Tom Beecher wrote:
If the IETF has really been unable to achieve consensus on properly
supporting the currently still dominant internet protocol, that is
seriously problematic and a huge process failure.
That is not an accurate statement.
The IETF has achieved consensus on this topic. It's explained here by
Brian Carpenter.
https://mailarchive.ietf.org/arch/msg/int-area/qWaHXBKT8BOx208SbwWILDXyAUA/
As I have explained with my newly introduced consensus standards, there
is no such consensus.
To reiterate my consensus standards, consensus is only to be considered
as amongst stakeholders and IPv6 specific related stakes are not
relevant to IPv4. If you consider the reverse to be true as well, I
think my version of consensus would achieve a much wider and diverse
consensus than the the stated IETF's consensus.
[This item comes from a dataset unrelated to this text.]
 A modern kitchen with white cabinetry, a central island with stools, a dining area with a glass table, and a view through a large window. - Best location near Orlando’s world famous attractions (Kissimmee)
Once a consensus has been proven invalid its beyond obnoxious to cling
to it as though it maintains its own reality field.
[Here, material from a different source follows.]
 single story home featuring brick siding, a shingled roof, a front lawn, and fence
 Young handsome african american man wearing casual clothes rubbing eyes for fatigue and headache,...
He expressly states with many +1s that if something IPv4 related needs
to get worked on , it will be worked on,
IPv4 still needs address exhaustion solutions.
but the consensus solution to V4 address exhaustion was IPng that
became IPv6, so that is considered a solved problem.
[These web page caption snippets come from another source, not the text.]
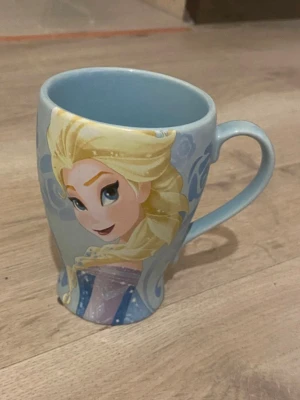 Frost Elsa mugg ljusblå - Säljer en ljusblå mugg med motiv av Elsa från Disneyfilmen Frost. Muggen har ett böjt handtag och är dekorerad med blå och vita detaljer samt ett stort tryck av Elsa i sin ikoniska klänning. Perfekt för varma drycker och för alla Frost-fans.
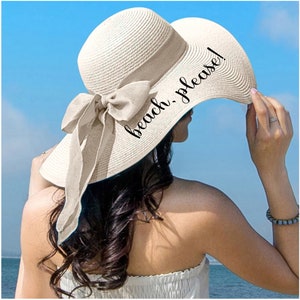 May include: A white sun hat with a wide brim and a bow. The hat has the text "beach, please!" embroidered on the brim.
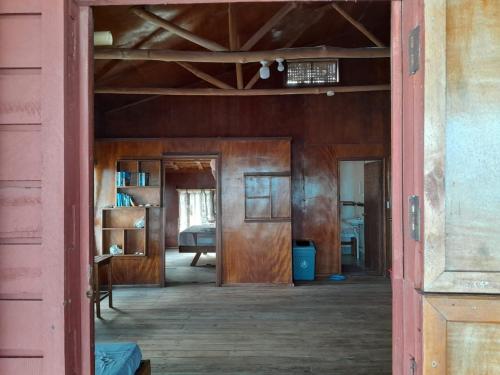 an open door into a room in an old house at Imagination Island Eco Resort in Gizo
IPv6 is not a solution. Its a replacement that does not have the same
problem. Which could be a solution to the problem, but only if the
replacement happens on schedule. However, so long as the replacement
hasnt happened, we still are dealing with the problem.
The IETF made a stupendously bad bet that IPv6 would happen in time.
That is the kind of bet that you better be right about. They were a
decade+ wrong. That they have the audacity and temerity to continue
doubling down on that would be funny if it wasnt so outrageous, wrong
and harmful.
Let us re-examine the premise. When did it become acceptable to quash
work on one protocol because of the existence of another one that is
preferred by the quashers?
Or in other words, the way you are framing things makes it seem as if
the IETF has with intent and malice chosen to extend or at the very
least ignore exhaustion issues for actual internet users so as to rig
the system for their preferred outcome.
Some folks don't LIKE the solution, as is their right to do.
I agree. I like most of IPv6 just fine. Not SLAAC, not multicast l2
resolution, not addressing policy, not the chaos of choice of inadequate
interoperability approaches, not the denial of features desired by
users, not the pmtud, not the fragmentation, and many other warts. I
dont even like the notation schemes. They require multiple vision passes.
I do like the extra bits. Just not the way they are being frittered.
The real crux of the matter is that it did not work. Address exhaustion
has not been alleviated. For many years now and who knows how much longer.
But the problem of V4 address exhaustion is NOT the same thing as "I
don't like the solution that they chose."
The problem of V4 address exhaustion is NOT the same thing as turn on
IPv6 and wait for the rest of the world to do the same.
When considered in that manner the IETF's bet looks even worse.
What I dont like is that they were wrong. What I dislike even more is
that they refuse to admit it and learn from their mistakes.
Joe
On Wed, Mar 30, 2022 at 12:18 PM Joe Maimon <jmai...@jmaimon.com
<mailto:jmai...@jmaimon.com>> wrote:
Owen DeLong via NANOG wrote:
>
> Well… It’s a consensus process. If your idea isn’t getting
consensus,
> then perhaps it’s simply that the group you are seeking
consensus from
> doesn’t like your idea.
Consensus processes are vulnerable to tyranny of a well positioned minority.